Cain collected the two notes and slipped out of her cell. Elizabeth stretched out on her cot and stared into the blinding white light. Her rebellion was only a few minutes old, but already she had managed to gather two small pieces of information. She was to be moved by road and at night.

When next they entered her cell, they did so without first alerting her with a note. They bound her quickly in her own woolen blanket and secured it to her body cocoonlike with heavy packing tape. Foam rubber plugs were inserted into her ears, a gag placed over her mouth, and a blindfold tied tightly over her eyes. Now robbed of all senses but touch and smell, she felt them take hold of her body, one at each end, and carry her a short distance. The container into which she was placed was so narrow that the sides pressed hard against her hips and shoulders. It smelled of plywood and glue and vaguely of old fish. A lid was placed over the top, so close that it nearly touched the end of her nose, and several nails were hurriedly hammered into place. She wanted to scream. She did not. She wanted to cry out for her mother. She prayed silently instead and thought of the slender man with gray temples who had tried to save her life in Hyde Park. I will not submit , she thought. I will not submit .

40

FUNEN ISLAND, DENMARK : 8:35 P.M. , THURSDAY

T he lights of the Great Belt Bridge, second-longest suspension bridge in the world, lay like a double strand of pearls over the straits between the Danish islands of Zealand and Funen. Gabriel glanced at the dashboard clock as he headed up the long sweep of the eastern ramp. The trip from Copenhagen to this point should have taken no more than two hours, but the worsening storm had stretched it to nearly four. He returned his eyes to the road and put both hands firmly on the wheel. The bridge was swaying in the high winds. Ibrahim asked again if the weather was truly a good omen. Gabriel replied that he hoped Ibrahim knew how to swim.

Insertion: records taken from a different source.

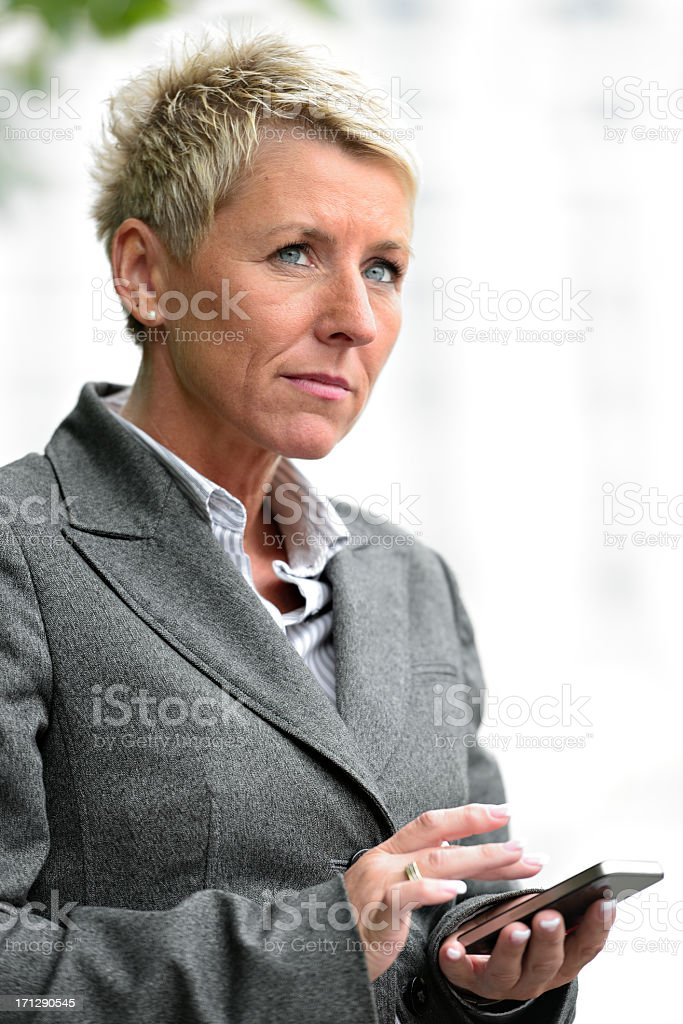Mature Business Woman Typing on Smartphone stock photo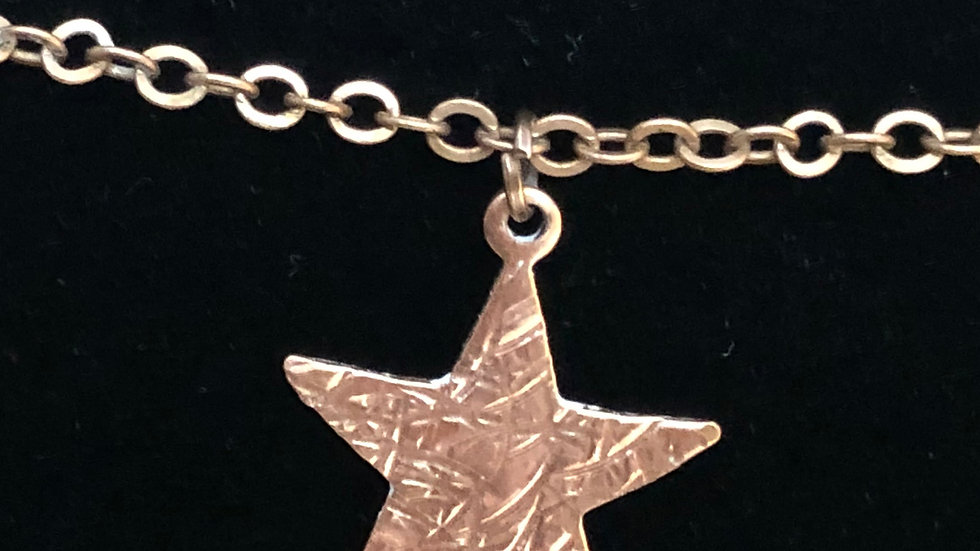 Copper textured star necklace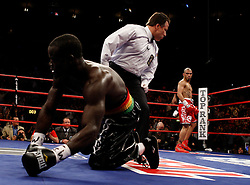 June 13, 2009; New York, NY, USA;  WBO Welterweight Champion Miguel Cotto knocks down challenger Joshua Clottey during their 12 round bout at Madison Square Garden.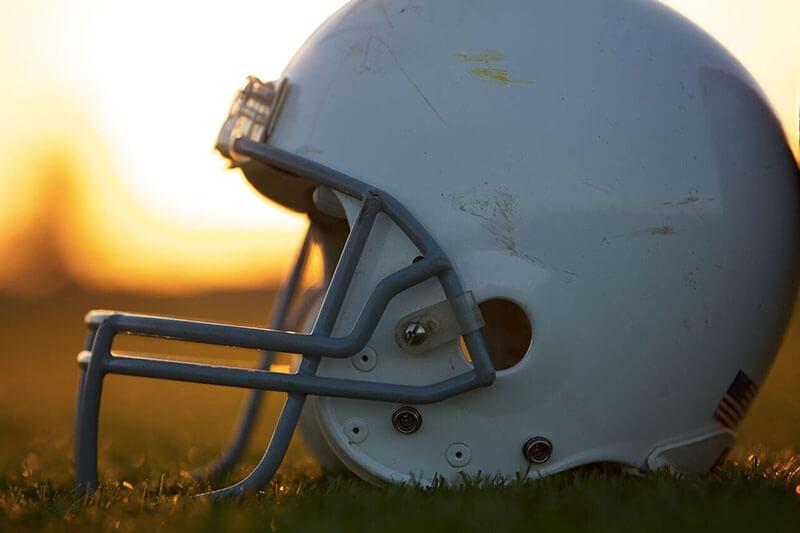 White football helmet on the field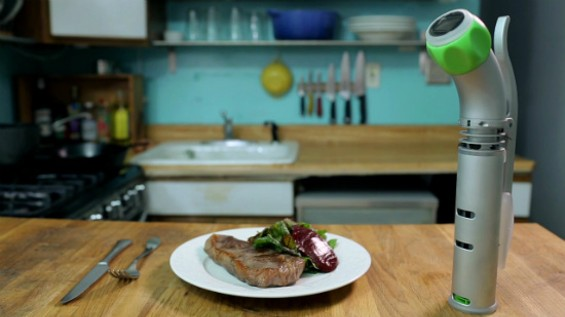The hand-held Nomiku with a perfect sous vide steak. - NOMIKU
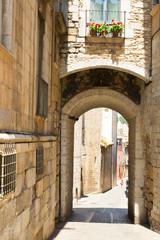 Arch over old narrow street of european city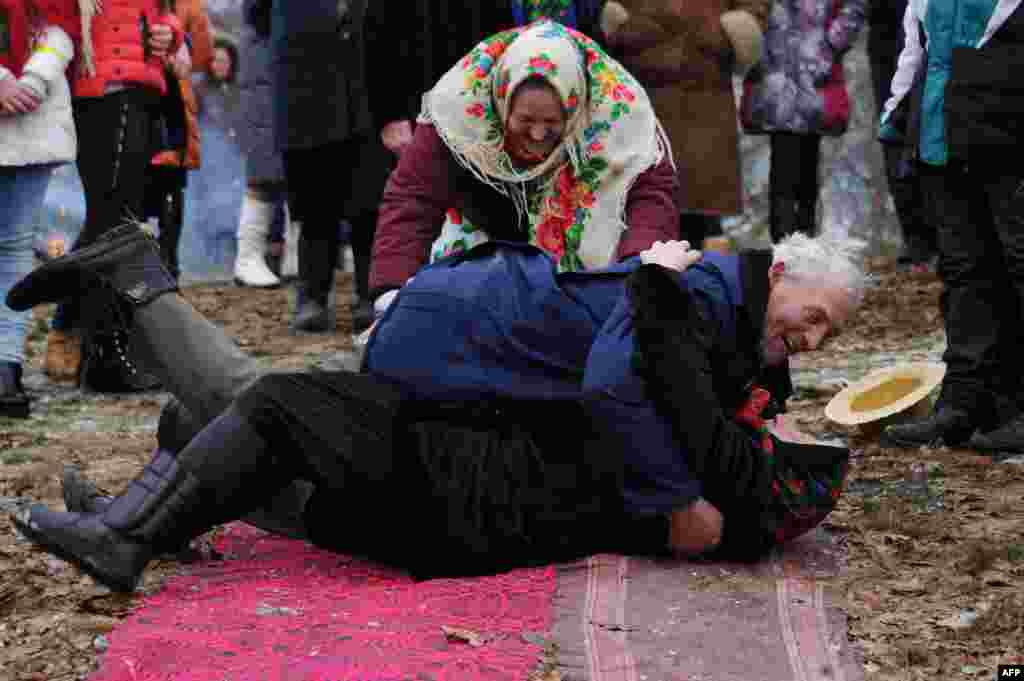 Villagers roll over as they take part in Shrovetide celebrations in the village of Tonezh, some 280 kilometers from Minsk, Belarus. (AFP/Sergei Gapon)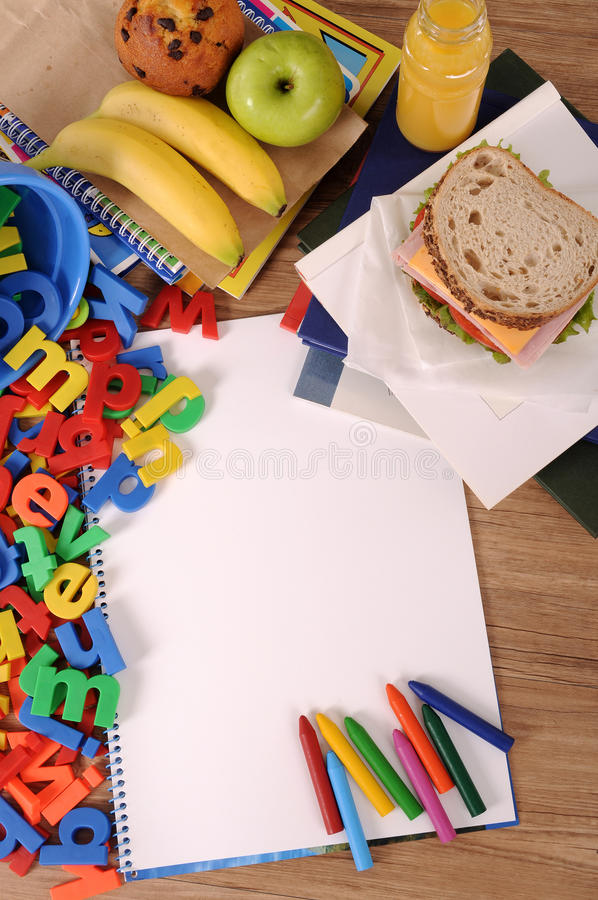 School packed lunch sandwich, apple, drink on school desk or table, copy space, vertical royalty free stock photo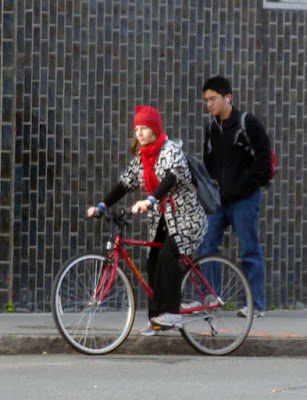 black and white jacket red bike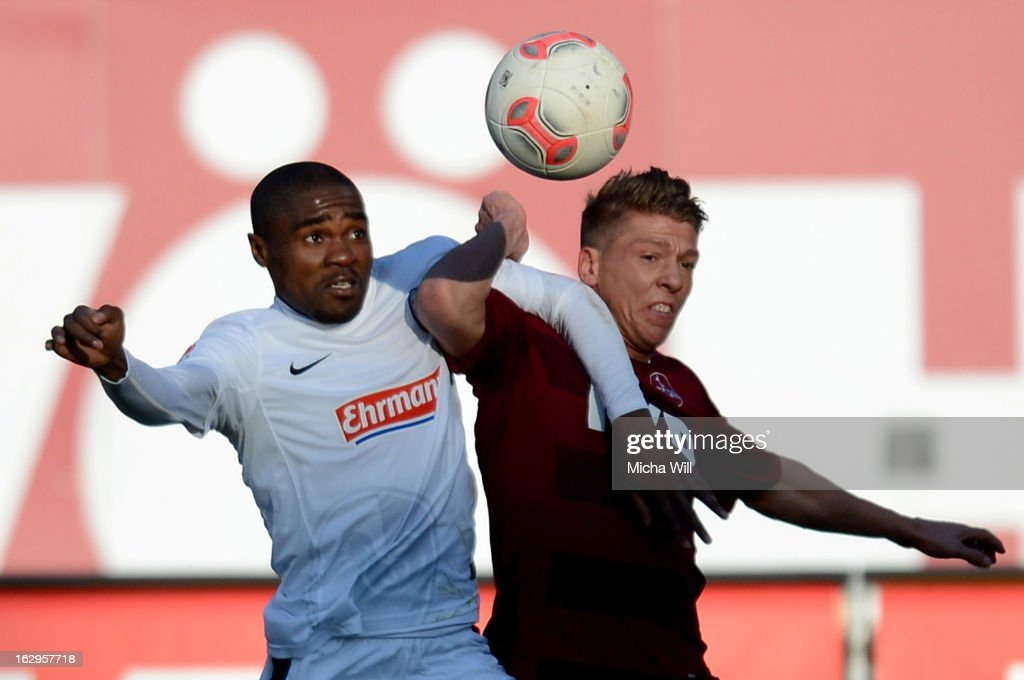 Cedric Makiadi (L) of Freiburg is challenged by Mike Frantz of Nuernberg during the Bundesliga Match between 1. FC Nuernberg and SC Freibug at Grundig Stadion on March 2, 2013 in Nuremberg, Germany.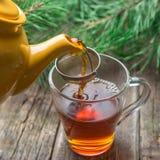 Auslaufender Tee in der weißen Schale, rustikaler hölzerner Hintergrund stockfotos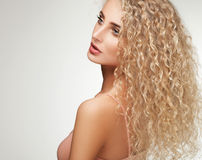 Blondes Haar. Schönheit mit dem gelockten langen Haar. Stockbilder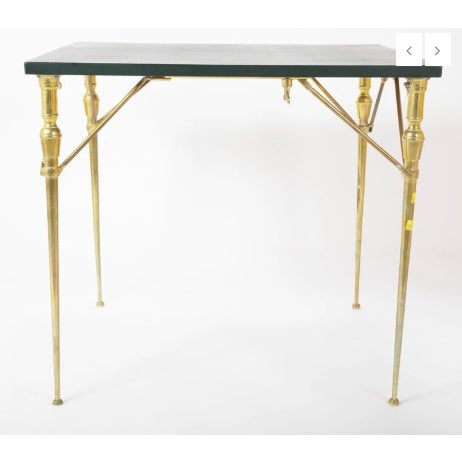 A leather top table with gold Fleur-de-Lis tooling. The base is well cast and polished brass inspired by neoclassic...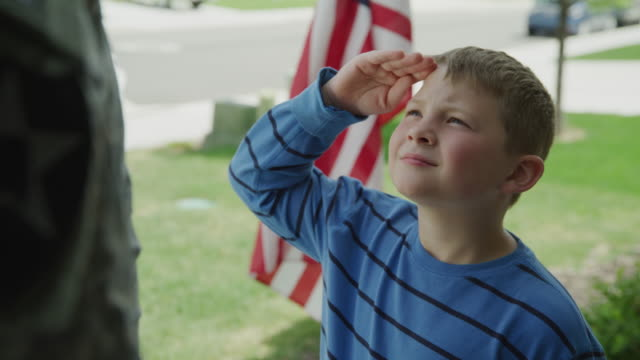 tilt up to boy saluting soldier father near american flag / lehi, utah, united states - saluting stock videos & royalty-free footage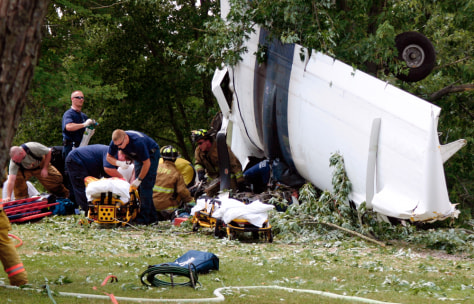 Image: rescue workers at scene of plane crash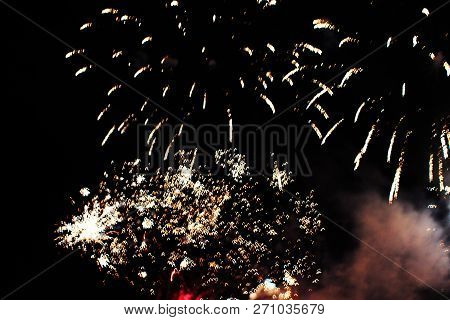 Fireworks. Firework. Heavenly Background. A Colorful Wave Of Bright Yellow Shining Lights In The Nig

It took them twenty minutes to make the eight-mile crossing. On the Funen side of the bridge, a small seaside rail station lay huddled against the storm. A mile beyond the station was a roadside gas station and café. Gabriel topped off the Audi’s tank, then parked outside the café and led Ibrahim inside. It was brightly lit, smartly decorated, and spotlessly clean. In the first room was a well-stocked market and cafeteria-style eatery; in the next was a seating area filled with stranded travelers. There was much animated conversation and, judging from the large number of empty Carlsberg bottles scattered about the pale wooden tables, considerable drinking had taken place.

They bought egg sandwiches and hot tea in the cafeteria and sat at an empty table near the window. Ibrahim ate silently, while Gabriel sipped his tea and stared out at the car. Thirty minutes elapsed before the cell phone finally rang. Gabriel brought it to his ear, listened without speaking, then severed the connection. “Wait here,” he said.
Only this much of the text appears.